Ironically I had backup's of both the data and my secret key. But not my password.
-- Make software not war
Personally, I prefer to find my happy place after a drive crash in a backup mirror drive in a mobile rack which doesn't get plugged in until I find that the rest of the computer is OK. Though the counselor actually is hot.
Tech Public Policy stuff
Also bear in mind that, according to the article, the "candidates" usually don't call back, for one reason or another. Which means that the counseling hotline doesn't actually know whether they were successful or not...
Say no to software patents.
We used to get lots of people who lost papers, short assignments and occasionally a term paper or article. We even recovered a few theses.
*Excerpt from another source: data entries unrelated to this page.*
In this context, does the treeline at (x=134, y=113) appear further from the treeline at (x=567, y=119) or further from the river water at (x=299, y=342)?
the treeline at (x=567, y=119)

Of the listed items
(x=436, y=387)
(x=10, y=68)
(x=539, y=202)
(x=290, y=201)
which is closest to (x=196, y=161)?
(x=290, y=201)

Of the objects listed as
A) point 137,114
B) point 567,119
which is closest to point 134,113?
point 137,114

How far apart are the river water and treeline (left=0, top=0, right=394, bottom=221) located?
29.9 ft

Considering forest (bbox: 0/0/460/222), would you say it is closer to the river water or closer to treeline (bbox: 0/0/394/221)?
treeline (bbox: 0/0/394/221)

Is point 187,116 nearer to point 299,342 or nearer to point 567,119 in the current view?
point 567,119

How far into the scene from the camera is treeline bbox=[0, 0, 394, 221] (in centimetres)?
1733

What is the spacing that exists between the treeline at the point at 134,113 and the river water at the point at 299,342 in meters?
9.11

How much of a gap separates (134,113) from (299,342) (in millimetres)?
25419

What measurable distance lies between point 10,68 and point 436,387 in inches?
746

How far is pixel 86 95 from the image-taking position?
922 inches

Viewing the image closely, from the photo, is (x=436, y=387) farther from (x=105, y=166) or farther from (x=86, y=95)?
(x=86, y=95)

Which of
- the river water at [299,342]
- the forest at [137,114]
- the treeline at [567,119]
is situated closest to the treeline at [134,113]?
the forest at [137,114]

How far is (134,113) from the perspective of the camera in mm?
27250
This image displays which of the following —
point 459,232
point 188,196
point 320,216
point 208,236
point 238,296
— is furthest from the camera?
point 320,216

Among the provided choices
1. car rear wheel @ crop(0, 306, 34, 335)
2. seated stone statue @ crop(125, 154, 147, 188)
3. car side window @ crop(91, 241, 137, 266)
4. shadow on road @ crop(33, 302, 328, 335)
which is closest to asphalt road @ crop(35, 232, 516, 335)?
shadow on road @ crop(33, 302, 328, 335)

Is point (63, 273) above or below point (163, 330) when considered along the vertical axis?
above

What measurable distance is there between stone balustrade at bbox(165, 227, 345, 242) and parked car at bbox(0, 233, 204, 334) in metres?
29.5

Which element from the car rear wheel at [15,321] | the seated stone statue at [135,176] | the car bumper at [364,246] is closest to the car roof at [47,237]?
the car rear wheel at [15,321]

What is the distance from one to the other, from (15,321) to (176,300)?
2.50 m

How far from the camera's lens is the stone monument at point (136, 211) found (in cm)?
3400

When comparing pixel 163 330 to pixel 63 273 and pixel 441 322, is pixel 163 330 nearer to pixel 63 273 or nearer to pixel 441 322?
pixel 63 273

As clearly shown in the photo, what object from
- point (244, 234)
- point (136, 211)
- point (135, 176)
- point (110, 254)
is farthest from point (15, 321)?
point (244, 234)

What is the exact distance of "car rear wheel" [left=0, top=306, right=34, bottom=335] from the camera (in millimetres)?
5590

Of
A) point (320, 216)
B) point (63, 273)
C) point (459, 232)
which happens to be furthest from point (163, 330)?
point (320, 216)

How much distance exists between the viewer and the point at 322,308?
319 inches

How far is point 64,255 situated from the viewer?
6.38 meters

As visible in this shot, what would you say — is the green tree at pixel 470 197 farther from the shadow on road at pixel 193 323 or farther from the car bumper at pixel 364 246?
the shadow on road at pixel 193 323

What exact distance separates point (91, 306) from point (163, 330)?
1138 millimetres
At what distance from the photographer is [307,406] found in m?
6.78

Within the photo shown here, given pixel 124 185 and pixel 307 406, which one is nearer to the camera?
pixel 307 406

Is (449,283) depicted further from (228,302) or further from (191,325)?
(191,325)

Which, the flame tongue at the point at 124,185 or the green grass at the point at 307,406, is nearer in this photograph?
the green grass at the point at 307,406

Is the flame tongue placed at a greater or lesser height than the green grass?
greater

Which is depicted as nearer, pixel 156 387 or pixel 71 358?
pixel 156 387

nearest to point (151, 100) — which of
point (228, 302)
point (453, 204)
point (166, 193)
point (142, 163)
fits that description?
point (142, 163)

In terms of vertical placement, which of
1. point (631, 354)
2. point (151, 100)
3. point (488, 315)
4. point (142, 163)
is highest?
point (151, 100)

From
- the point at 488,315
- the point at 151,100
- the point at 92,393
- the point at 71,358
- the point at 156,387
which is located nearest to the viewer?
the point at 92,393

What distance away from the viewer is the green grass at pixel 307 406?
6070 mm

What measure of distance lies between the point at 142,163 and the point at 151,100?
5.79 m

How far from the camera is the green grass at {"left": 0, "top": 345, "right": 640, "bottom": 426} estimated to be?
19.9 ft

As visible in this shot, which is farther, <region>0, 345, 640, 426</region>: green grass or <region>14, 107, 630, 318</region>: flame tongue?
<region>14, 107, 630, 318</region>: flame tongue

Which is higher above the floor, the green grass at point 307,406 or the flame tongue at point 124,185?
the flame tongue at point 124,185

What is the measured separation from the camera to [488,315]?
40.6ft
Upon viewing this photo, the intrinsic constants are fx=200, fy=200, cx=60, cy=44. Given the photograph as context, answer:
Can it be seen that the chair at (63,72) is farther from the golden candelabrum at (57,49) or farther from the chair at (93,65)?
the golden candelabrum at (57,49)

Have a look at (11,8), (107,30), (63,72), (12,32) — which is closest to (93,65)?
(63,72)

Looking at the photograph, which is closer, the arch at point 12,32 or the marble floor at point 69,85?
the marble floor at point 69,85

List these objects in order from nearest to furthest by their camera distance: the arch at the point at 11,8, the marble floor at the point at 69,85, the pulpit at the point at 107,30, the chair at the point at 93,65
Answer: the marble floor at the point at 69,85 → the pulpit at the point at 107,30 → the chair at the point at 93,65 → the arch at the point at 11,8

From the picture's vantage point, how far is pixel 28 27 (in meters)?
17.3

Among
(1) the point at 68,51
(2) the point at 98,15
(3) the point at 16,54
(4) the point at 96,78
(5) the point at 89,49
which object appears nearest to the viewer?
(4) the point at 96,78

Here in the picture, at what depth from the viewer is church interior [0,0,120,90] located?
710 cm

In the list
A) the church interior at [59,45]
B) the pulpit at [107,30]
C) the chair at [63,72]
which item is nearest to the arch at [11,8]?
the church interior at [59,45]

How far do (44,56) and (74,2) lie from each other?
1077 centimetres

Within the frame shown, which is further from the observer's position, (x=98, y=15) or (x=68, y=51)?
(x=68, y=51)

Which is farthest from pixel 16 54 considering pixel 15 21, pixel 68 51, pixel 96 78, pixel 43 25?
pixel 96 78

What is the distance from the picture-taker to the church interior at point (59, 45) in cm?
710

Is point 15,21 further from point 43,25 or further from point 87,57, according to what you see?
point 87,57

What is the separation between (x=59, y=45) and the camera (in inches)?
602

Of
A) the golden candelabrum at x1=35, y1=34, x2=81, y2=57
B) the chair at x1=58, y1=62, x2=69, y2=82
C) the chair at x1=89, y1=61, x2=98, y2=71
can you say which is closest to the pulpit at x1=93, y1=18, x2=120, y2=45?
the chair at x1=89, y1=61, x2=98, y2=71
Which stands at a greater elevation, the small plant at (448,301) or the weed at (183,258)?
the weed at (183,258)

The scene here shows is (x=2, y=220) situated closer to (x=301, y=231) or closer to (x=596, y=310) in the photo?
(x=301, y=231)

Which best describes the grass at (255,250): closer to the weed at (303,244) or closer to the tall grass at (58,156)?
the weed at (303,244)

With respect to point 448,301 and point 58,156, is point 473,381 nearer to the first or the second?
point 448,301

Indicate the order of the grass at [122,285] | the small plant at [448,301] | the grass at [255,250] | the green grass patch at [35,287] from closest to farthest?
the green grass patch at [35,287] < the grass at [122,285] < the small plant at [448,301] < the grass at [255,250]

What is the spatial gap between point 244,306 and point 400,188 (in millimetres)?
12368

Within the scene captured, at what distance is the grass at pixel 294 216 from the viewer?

However, we never encountered someone that lost a dissertation. I always figured that those that did, just jumped of a roof or something.
Beta is broken and the link to classic doesn't work. Stop wasting our time or there won't be anybody left here.
Feh. Not to troll, but my own experience with DriveSavers has been, well, not so good. We had a drive go bad in a customer's server once, of course they had no backups, and all their accounting and business data on it. DriveSavers to the rescue, right? Wrong. Turns out the drive had a head crash in the FAT region and the drive had never been defragged, so what it came down to is that we were charged a couple grand for a CDR full of corrupt data. w00t.
Salvation came from a most unlikely place. Turns out that a secretary who they had fired only a few months ago had used the backup program that comes with Windows to archive the entire server drive on to her local machine. The data was 4 months out of date, but it beat the hell out of starting from scratch.